### Exercise requirements
Output must match the data below exactly from its first line through the line that contains "Dose rates indicated", with no other line.

>>>

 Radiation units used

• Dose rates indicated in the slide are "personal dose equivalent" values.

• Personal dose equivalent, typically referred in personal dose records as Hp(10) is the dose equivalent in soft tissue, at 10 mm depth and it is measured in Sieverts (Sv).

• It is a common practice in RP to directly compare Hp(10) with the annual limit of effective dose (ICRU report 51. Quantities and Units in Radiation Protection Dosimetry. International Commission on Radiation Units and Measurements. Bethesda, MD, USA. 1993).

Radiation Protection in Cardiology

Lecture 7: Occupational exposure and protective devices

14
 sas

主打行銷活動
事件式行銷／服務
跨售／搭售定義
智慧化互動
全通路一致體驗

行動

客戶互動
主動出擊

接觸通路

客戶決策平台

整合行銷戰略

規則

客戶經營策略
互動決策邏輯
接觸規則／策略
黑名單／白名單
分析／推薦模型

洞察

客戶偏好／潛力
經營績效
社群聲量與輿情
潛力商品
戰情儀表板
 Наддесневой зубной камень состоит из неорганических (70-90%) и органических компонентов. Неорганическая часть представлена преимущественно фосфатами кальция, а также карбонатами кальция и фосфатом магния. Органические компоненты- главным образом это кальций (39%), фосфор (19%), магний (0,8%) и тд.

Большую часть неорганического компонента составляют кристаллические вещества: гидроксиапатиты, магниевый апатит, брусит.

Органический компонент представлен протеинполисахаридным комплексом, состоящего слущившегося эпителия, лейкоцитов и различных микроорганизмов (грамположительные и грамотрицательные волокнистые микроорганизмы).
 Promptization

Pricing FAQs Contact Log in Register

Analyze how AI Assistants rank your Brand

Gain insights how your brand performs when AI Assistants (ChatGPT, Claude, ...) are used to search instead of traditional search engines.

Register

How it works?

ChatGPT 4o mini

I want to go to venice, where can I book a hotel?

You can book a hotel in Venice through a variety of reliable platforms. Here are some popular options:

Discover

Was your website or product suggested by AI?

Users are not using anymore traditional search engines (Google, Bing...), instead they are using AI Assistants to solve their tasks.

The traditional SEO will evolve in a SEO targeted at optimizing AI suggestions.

<<<

### Answer below
 Radiation units used

• Dose rates indicated in the slide are "personal dose equivalent" values.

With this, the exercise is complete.